Circumcising young male children raises a question of how to best allocate health resources, Martinson says. While it may seem to make sense in the long run to circumcise all boys, “that might divert resources to [infant] kids when there are 16- and 18-year-olds who should be getting circumcised and who have a clear, direct risk of contracting HIV,” he says.

Halperin says Swaziland, which has opened clinics on weekends just for male circumcision, and Botswana, with a government-funded promotional program, are leading the way among countries that currently have high HIV burdens and low circumcision rates. Rwanda is planning a large-scale male circumcision campaign focused on the country’s military and possibly university students. Zambia has received substantial outside funding to gear up a male circumcision program, but still has long waiting lists.

South Africa has yet to develop a policy regarding male circumcision. But in Orange Farm, just outside of Johannesburg, researchers with the French National AIDS Research Agency are circumcising and then monitoring young men in an effort to document the long-term effects on community HIV rates.  Surgeon Dino Rech, who works at Orange Farm, says doctors are circumcising 20 to 100 men per day, by far the largest program in South Africa.

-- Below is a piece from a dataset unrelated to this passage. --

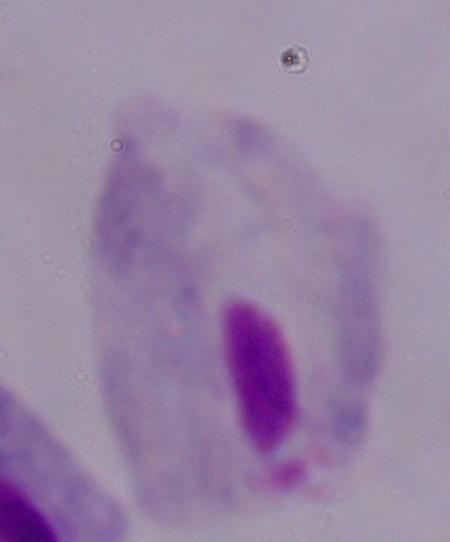
Summary:
  - Magnification: 1000x
  - Identification: trichomonad
  - Modality: photomicrograph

The results of this study and the effect of mass male circumcision in Africa won’t be known for years, says Lawrence Gostin, an attorney at Georgetown University in Washington, D.C. Meanwhile, Gostin is working with UNAIDS to develop a checklist of issues that countries can use as they put male circumcision to work as a public health measure. These issues include safety evaluations for clinics, sensitivity to privacy issues and ensuring access to poor people and those in remote areas. The outline appears in the Dec. 3 Journal of the American Medical Association.

Still up in the air is the knotty question of whether to screen men for HIV before circumcision, he says. Excluding HIV-positive men and boys could constitute discrimination, breach confidentiality and cause stigmatization, Gostin and UNAIDS’ Catherine Hankins note in the JAMA article.

Safety will be a crucial issue. Since high complication rates from surgery could derail a campaign promoting it, countries will have to make sure clinics have sterile facilities, proper instruments, trained personnel and close follow-up of patients, says Ingrid Katz, an infectious disease physician at Harvard Medical School in Boston. Katz and Alexi Wright of the Dana-Farber Cancer Institute in Boston discuss the issue in the Dec. 4 New England Journal of Medicine.